Il 16 marzo 1978 Moro e i cinque agenti della scorta sono sterminati a via Fani dalle Brigate Rosse. La morte di Moro, prigioniero, è dilazionata di 55 giorni. Sarà ucciso all’alba del 9 maggio. I versi del testo La bicicletta di Moro sono una delle venti stazioni del mio Il corpo di Moro, pubblicato nel 2001 da 10/17 (la seconda edizione è del 2018 con le edizioni Oédipus). Il corpo di Moro, primo premio DeltaPoesia 2002, è stato rappresentato al Teatro Verdi di Salerno e al Teatro Il Vascello di Roma per la regia di Nuccio Siano dal gruppo teatrale Porta Nova e Beat 72.
POESÌ DI RINO MELE
La bicicletta di Moro
Sul letto un lenzuolo, una coperta militare,
vorrebbe camminare, piano,
ad Ostia, sentirsi i piedi scalzi bagnare
dall'onda che stordisce, e risale
il suo petto scavato, il ventre intristito, le mani
lunghe come sciogliesse un nodo
che non si lascia slargare.
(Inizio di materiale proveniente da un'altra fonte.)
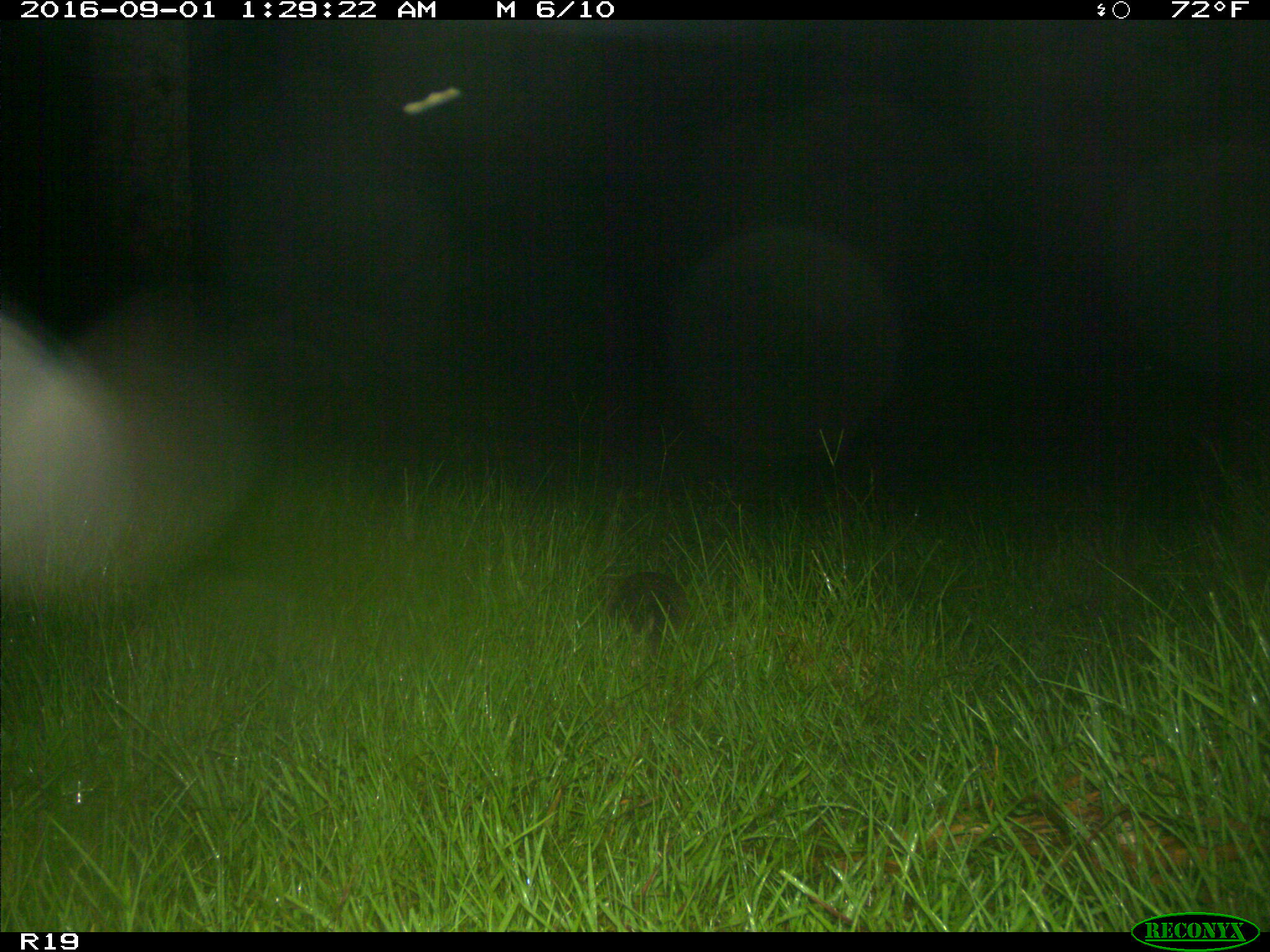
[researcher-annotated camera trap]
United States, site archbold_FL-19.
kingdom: Animalia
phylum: Chordata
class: Mammalia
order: Cingulata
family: Dasypodidae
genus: Dasypus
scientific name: Dasypus novemcinctus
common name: nine-banded armadillo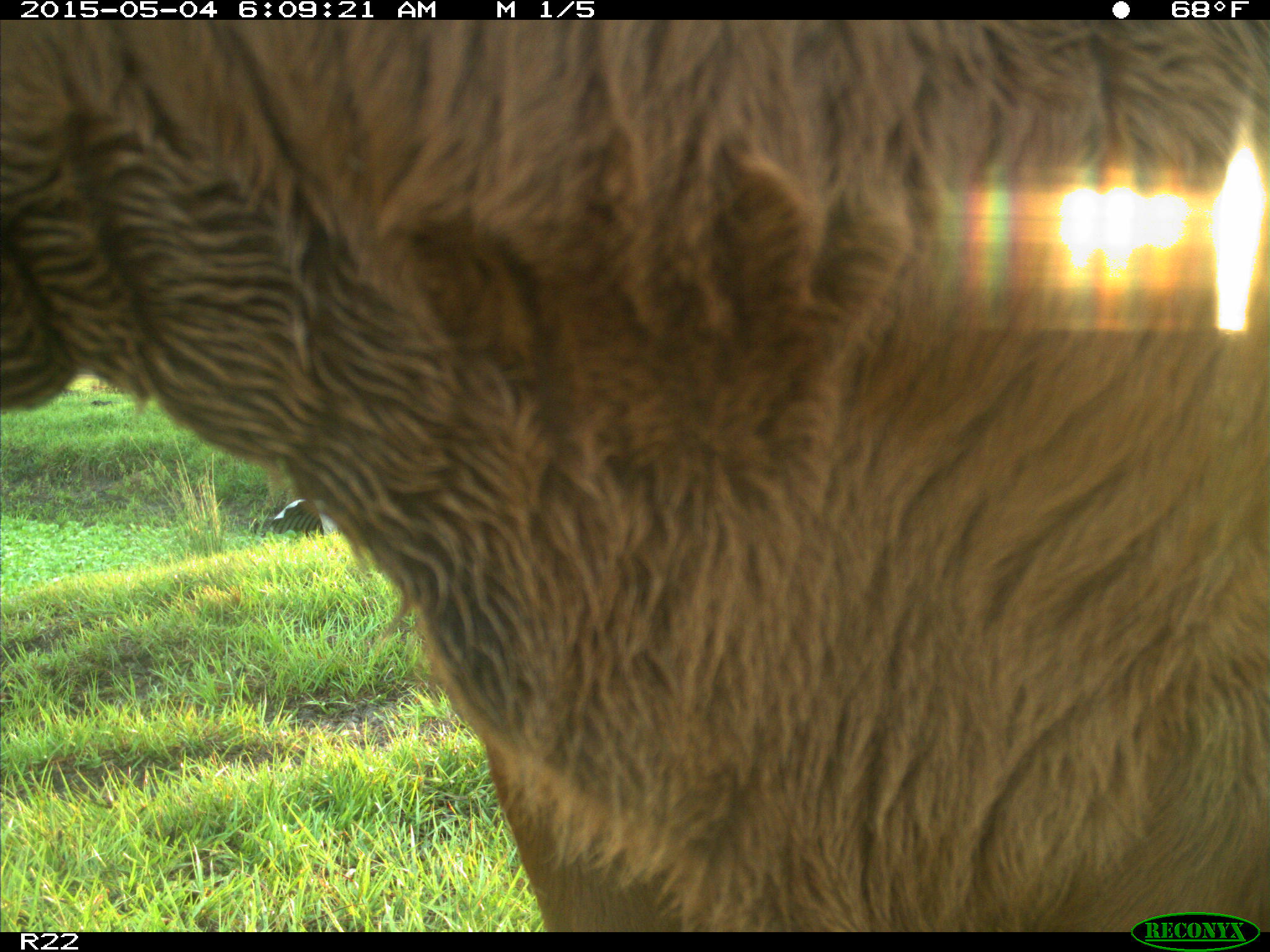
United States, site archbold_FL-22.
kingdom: Animalia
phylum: Chordata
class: Mammalia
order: Artiodactyla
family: Bovidae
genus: Bos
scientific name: Bos taurus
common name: domestic cow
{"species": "Bos taurus (domestic cow)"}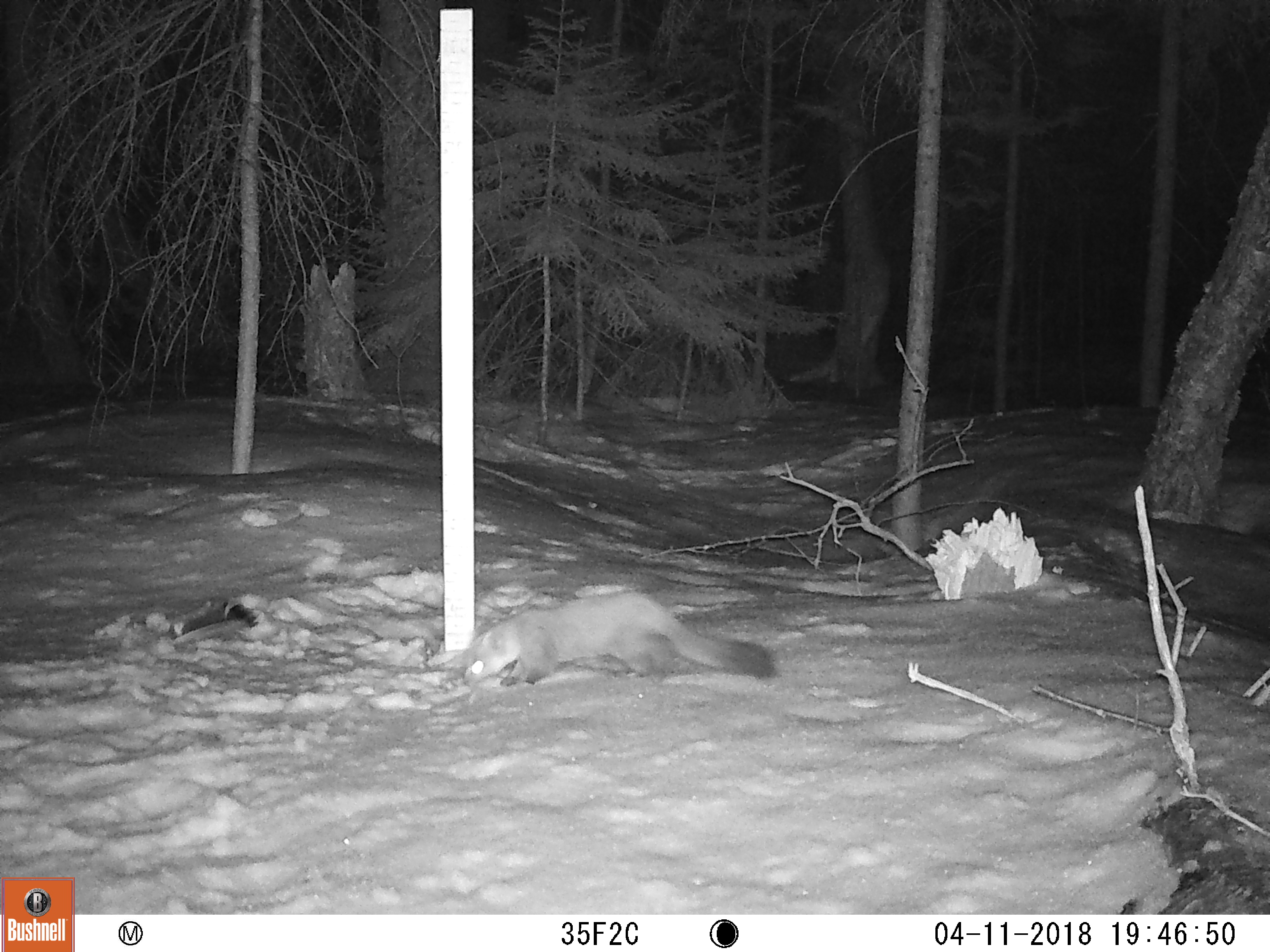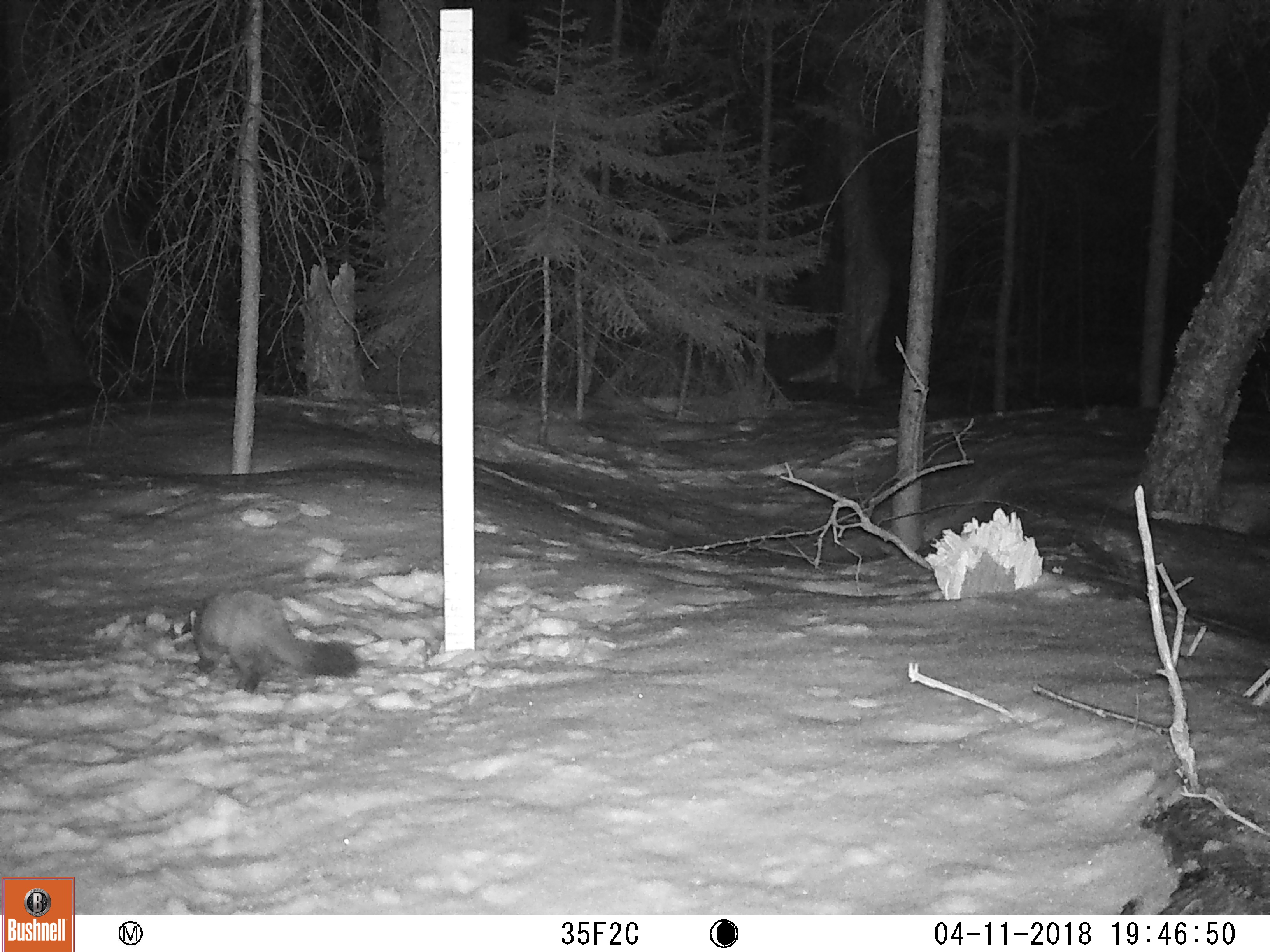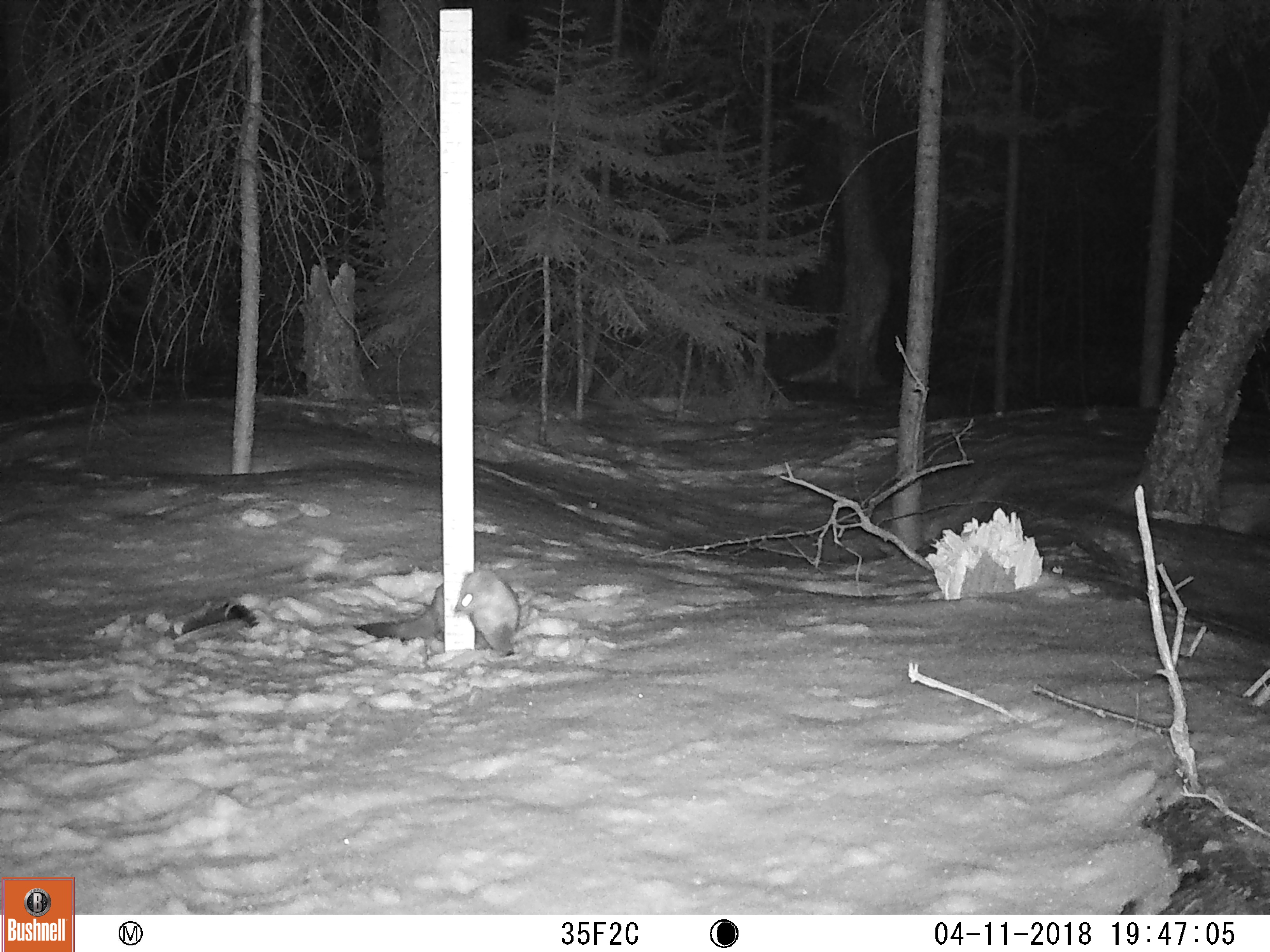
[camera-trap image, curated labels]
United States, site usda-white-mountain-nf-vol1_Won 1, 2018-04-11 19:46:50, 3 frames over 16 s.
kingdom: Animalia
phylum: Chordata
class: Mammalia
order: Carnivora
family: Mustelidae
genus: Martes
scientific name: Martes americana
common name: american marten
Quale tortura
dormire le notti di maggio di quel suo ultimo
anno. Si distendeva piano,
chiudeva gli occhi e come un ciclista
pensava la sua vita, una salita impervia,
la bicicletta ferma, l'ansimo di uno stentato
respirare, quell'asma
pungente che travaglia il respiro, quasi il mare
dall'alto stesse per precipitare. Sognava
un muro di pietra, la pagina
di un abbecedario sporca d'inchiostro, i colori
sbiancati, "b" è la bandiera,
"r" la rivoluzione, "c" la canzone,
ma non riesce a ricordare
i versi di nessun canto, sente solo un lamento,
i poliziotti uccisi, la madre, il vento
che urla le scale. Ricordava i volti e li vedeva
morti, i potenti sembravano risorti
alla rovescia, la testa in giù, le braccia
aperte, le lunghe radici dei piedi, il guizzare
stanco. Dormiva in una folla
vestita di nero, gli uomini calvi, le donne
dai capelli rossi, i bambini
di plastica sepolti. Sentiva il suo corpo
diviso, distratto in più parti, il capo
posto sul cuscino, le braccia
per terra, il cuore stretto tra le mani
che spremono il sangue in un bicchiere.
Poi, svanendo
si ricompone, le gambe sono la figlia Anna
a destra, e la sinistra è Agnese (quella
del cuore), le braccia
tornano leggere al loro posto, il collo regge
la testa distrutta dalla sabbia, la voce
è un sibilo lieve di uccelli. Ora
è fermo. Dal sonno in un più duro sonno,
di margine in margine
annega come pioggia che in altra si perde.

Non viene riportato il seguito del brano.